Branagh loves other people’s words (Shakespeare, Shelley). They seem to truly inspire him, and bring out the most of his large talents. However, this translates onto the screen, not as a visionary of cinema, but rather as a very talented literary fan who realizes that the kids these days like the pictures!

Branagh, it turns out, is in grand company. Many directors, some hall-of-fame material) have attempted a leap from the familiar into the murky genre waters with fledgling success, making one appreciate the brilliance of a career that could lay claim to an oeuvre as varied as Hawks’: Bringing Up Baby, His Girl Friday, The Big Sleep, Red River, Gentlemen Prefer Blondes, Rio Bravo

A handful of directing departures in chronological order:

Alfred Hitchcock, Mr. & Mrs. Smith (1941) – If you are the master of suspense looking to branch out into comedy (the only time Hitch attempted the feat, though elements of comedy can be found elsewhere in the Hitchcock oeuvre, namely The Trouble with Harry), casting one of the great actors of film comedy, Carole Lombard, is a great start.

Robert Montgomery and Carole Lombard in Mr. and Mrs. Smith (1941)

Robert Montgomery and Carole Lombard in Mr. and Mrs. Smith (1941)

Martin Scorsese, New York, New York (1971) – Outside of the title, not much about this film recalls the Scorsese grit and realism we all know and love. Robert De Niro stars as a saxophone player – yes, you read that correctly.

Francis Ford Coppola, Jack (1996) – Coppola has actually ventured into a great many genres throughout his tumultuous career, though received very little credit for doing so. I single out Jack as an example of a director of magnanimous talents producing a film of the lowest order.

Jean-Pierre Jeunot, Alien: Resurrection (1997) – The man who brought us the whimsical tales Delicatessen, Amelie, and A Very Long Engagement, tackled the Alien franchise as his first foray into Hollywood.
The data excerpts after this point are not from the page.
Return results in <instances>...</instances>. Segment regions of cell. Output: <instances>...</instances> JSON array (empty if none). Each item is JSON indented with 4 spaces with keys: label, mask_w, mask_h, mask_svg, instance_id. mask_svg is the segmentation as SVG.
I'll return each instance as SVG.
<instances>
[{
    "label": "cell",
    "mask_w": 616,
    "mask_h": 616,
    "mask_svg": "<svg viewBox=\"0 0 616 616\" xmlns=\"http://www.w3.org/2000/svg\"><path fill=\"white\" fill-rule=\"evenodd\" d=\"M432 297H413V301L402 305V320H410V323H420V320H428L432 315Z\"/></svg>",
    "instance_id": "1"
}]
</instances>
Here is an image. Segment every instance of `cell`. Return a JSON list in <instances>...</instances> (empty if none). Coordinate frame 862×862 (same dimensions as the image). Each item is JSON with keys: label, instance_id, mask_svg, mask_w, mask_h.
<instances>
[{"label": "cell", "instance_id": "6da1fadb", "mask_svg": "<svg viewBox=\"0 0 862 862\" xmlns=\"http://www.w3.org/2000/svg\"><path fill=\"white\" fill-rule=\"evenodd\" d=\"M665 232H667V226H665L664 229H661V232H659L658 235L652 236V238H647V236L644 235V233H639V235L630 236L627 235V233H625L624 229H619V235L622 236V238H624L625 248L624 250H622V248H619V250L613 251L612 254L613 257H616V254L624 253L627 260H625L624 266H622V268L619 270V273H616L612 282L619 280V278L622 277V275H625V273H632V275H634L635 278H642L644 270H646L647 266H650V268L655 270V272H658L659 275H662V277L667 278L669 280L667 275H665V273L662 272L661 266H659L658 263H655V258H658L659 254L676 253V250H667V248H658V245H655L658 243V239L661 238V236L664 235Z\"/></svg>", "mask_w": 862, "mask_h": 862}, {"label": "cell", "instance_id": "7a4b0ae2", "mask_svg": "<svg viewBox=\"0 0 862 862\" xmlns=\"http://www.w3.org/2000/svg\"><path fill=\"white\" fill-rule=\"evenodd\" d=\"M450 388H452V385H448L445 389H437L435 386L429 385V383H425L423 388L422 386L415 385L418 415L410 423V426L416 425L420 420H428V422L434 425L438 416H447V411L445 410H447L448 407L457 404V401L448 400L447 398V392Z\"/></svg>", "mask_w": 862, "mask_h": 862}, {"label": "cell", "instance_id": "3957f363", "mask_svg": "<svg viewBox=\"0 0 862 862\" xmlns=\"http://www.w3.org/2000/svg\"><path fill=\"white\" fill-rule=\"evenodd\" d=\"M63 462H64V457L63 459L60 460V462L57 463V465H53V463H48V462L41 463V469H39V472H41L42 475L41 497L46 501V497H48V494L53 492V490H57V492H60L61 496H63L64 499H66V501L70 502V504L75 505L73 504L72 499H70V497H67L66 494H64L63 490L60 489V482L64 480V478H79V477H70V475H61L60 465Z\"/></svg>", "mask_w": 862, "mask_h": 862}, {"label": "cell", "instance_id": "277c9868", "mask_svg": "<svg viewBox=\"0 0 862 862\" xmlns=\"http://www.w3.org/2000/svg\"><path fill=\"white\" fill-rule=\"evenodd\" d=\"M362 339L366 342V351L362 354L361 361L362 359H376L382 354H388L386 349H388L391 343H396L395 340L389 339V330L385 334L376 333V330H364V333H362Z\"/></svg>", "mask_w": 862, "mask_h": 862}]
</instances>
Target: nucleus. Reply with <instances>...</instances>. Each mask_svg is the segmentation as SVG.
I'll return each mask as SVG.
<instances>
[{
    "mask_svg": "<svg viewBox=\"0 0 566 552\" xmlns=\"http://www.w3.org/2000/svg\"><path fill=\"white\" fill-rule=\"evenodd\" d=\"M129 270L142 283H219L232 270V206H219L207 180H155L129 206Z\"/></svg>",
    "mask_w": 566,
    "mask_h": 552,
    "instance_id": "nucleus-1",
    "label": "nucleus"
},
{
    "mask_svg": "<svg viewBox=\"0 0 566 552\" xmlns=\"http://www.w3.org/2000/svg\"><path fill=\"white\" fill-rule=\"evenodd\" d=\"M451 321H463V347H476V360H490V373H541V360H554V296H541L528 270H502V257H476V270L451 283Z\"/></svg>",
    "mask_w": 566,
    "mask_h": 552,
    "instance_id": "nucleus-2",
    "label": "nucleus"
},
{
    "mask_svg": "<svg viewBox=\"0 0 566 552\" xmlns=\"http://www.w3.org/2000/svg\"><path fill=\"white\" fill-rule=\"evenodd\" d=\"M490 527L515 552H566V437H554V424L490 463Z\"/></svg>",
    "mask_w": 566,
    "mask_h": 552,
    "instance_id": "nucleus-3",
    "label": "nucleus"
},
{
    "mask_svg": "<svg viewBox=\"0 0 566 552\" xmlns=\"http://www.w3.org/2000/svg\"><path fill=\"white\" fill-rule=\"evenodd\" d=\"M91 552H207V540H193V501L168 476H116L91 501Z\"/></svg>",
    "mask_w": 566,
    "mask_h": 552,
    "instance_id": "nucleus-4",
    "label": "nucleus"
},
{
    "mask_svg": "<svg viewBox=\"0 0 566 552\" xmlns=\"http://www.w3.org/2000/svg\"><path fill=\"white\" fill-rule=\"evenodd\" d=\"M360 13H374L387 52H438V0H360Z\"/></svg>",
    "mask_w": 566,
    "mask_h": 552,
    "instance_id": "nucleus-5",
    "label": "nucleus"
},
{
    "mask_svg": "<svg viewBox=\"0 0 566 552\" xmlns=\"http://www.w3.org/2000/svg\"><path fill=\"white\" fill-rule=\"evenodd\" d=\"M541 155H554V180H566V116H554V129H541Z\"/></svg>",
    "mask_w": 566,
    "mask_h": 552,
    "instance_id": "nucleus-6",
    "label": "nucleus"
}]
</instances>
Winona Ryder and Sigourney Weaver in Alien: Resurrection

Winona Ryder and Sigourney Weaver in Alien: Resurrection

David Lynch, The Straight Story (1999) – Titled as if described in a memo between studio execs: “Lynch is making a straight story…” Bearing none of the director’s hallmarks, The Straight Story is about an old man traversing great distances in his tractor to make amends with his ailing brother.

Guy Ritchie, Swept Away (2002) – We all know why Ritchie left his myopic film school panache behind for one. Being under the thumb of Madonna for as long as he was, we are lucky this was the only debacle the pair foisted upon us.

Adriano Giannini and Madonna in Swept Away

Adriano Giannini and Madonna in Swept Away

Steven Soderbergh, Solaris (2002) – When contemplating remaking the work of a master, tread lightly. Andrei Tarkovsky’s original is a shining example of a director venturing into a new genre, and, like Hawks, stamping his personal style all over it.

Alfonso Cuarón, Harry Potter and the Prisoner of Azkaban (2004) – Y Tu Harry Tambien! The Mexican standout director lent his talents to the Harry Potter franchise in 2004. Not known for his special effects prowess, Cuarón has since made Children of Men, showing a talent for mixing effects, action, and substance.